ECONOMICDMG <- storm %>%
group_by(EVENTS) %>%
summarise(PropertyDMG =round(sum(PROPDMG, na.rm = T)/1000000,3),
HarvestDMG =round(sum(CROPDMG, na.rm = T)/1000000,3),
TOTAL_DMG = PropertyDMG + HarvestDMG
) %>%
arrange(desc(TOTAL_DMG))
ECONOMICDMG <- as.data.frame(ECONOMICDMG)
knitr::kable(ECONOMICDMG, caption = "Economic consequences by type of weather event in the united states (millions of dollars)", label = "Table 3", align = "c")

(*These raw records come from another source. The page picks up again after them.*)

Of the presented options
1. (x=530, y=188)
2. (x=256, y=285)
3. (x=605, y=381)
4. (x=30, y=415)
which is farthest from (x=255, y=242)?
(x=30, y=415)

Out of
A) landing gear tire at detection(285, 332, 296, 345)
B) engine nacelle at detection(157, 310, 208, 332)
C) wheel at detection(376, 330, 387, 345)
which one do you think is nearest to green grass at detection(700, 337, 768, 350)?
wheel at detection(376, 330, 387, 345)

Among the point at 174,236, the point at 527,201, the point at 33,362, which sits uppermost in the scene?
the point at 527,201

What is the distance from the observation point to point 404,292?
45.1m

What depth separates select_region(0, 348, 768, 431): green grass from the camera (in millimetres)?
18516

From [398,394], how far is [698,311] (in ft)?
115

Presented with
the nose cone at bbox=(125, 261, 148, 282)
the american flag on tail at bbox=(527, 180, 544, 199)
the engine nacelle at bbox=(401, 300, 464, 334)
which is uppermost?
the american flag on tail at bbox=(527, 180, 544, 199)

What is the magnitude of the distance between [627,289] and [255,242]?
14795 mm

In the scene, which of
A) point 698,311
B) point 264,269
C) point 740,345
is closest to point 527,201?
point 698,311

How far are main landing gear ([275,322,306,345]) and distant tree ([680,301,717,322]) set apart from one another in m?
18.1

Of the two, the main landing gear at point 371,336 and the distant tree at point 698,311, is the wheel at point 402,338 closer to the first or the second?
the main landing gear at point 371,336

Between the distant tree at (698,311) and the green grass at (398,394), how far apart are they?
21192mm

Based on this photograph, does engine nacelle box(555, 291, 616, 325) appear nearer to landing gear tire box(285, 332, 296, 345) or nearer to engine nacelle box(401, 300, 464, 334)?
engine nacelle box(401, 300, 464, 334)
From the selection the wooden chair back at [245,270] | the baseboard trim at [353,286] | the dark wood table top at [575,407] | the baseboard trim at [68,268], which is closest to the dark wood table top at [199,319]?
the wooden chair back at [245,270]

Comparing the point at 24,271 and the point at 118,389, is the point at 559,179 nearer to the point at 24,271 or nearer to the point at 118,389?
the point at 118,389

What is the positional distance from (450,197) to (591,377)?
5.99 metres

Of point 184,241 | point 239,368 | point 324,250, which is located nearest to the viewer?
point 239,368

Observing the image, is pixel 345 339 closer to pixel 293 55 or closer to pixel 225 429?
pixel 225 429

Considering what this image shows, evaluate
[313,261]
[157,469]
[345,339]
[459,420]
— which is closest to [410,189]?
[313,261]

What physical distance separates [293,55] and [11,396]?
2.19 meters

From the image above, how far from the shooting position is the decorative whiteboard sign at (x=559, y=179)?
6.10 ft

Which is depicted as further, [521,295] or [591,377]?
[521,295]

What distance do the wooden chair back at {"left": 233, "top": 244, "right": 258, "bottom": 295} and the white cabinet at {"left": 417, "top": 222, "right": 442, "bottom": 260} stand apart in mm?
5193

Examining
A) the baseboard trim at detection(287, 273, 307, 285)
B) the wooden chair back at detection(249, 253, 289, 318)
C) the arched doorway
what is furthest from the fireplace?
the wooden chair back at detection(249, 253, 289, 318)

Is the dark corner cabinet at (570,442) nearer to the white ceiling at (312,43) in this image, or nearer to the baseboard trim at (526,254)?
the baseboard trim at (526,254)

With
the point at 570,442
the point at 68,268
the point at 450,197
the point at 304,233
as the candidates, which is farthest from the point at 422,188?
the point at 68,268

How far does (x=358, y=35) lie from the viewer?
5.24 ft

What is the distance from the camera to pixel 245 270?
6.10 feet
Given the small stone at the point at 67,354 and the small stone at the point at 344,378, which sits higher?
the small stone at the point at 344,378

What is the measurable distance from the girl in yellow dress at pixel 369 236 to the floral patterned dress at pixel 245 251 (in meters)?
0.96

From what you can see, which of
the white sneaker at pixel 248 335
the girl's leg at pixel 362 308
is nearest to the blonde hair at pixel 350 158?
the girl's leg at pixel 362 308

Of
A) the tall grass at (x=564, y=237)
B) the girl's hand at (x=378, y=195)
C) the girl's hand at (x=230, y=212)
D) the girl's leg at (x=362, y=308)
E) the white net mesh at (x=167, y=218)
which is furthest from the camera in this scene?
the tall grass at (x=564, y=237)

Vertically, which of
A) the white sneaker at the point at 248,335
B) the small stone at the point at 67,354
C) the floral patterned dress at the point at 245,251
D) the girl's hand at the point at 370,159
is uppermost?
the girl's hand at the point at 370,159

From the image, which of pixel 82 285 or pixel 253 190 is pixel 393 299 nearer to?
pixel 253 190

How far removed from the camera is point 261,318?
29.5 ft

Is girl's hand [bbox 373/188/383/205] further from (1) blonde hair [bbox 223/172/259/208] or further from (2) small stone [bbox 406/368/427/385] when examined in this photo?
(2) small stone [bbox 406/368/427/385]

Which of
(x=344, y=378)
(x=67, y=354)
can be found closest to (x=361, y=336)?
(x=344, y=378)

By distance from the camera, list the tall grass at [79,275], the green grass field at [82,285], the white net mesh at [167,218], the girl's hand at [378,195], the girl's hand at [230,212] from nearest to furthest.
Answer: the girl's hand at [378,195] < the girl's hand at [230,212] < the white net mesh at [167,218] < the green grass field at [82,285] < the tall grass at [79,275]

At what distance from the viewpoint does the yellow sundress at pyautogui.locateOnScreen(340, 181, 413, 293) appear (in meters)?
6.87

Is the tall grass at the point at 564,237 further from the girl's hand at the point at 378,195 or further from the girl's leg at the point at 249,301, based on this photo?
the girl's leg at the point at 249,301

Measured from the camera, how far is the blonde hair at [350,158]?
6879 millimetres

| EVENTS | PropertyDMG | HarvestDMG | TOTAL_DMG |
|---|---|---|---|
| TORNADO | 3.216 | 0.100 | 3.316 |
| FLOOD | 2.434 | 0.364 | 2.798 |
| WIND | 1.797 | 0.133 | 1.930 |
| STORM | 1.478 | 0.097 | 1.575 |
| HAIL | 0.699 | 0.586 | 1.285 |
| OTHER | 0.896 | 0.079 | 0.975 |
| SNOW | 0.151 | 0.002 | 0.153 |
| WINTER | 0.151 | 0.002 | 0.153 |
| RAIN | 0.059 | 0.013 | 0.072 |
| HEAT | 0.003 | 0.001 | 0.004 |
Again we can observe the TORNADO as the weather event with the highest economic incidence in the case of property damage for the United States with 3.216. In the case of damage to the harvest, the economic damage was caused by..HAIL with 0.586 millions of dollars in crop damage.
Now we use a bar graph for a better appreciation of the data.
ggplot(ECONOMICDMG, aes(x = reorder(EVENTS , -ECONOMICDMG$PropertyDMG), y =ECONOMICDMG$PropertyDMG, fill = EVENTS))+
geom_bar(stat = "identity")+
geom_text(aes(label = ECONOMICDMG$PropertyDMG), vjust = -0.50)+
theme(axis.text.x = element_text(angle = 90, vjust = 0.5, hjust=1))+
labs(x = "EVENTS", y = "Millions of dollars (USD$)")+
ggtitle( "Economic damage to property by type of meteorological event in the United States (Millions of dollars USD$)")+
theme_classic()
Economic damage to property by type of meteorological event in the United States
ggplot(ECONOMICDMG, aes(x = reorder(EVENTS , -ECONOMICDMG$HarvestDMG), y =ECONOMICDMG$HarvestDMG, fill = EVENTS))+
geom_bar(stat = "identity")+
geom_text(aes(label = ECONOMICDMG$HarvestDMG), vjust = -0.50)+
theme(axis.text.x = element_text(angle = 90, vjust = 0.5, hjust=1))+
labs(x = "EVENTS", y = "Millions of dollars (USD$)")+
ggtitle( "Economic damage to crop by type of meteorological event in the United States (Millions of dollars USD$)")+
theme_classic()
Economic damage to property by type of meteorological event in the United States
graphically we can corroborate the information previously explained about these phenomena, where it can be seen that in the case of material damage to property, the TORNADO are the main causes of these and for damage to crops these damages are led by the HAIL.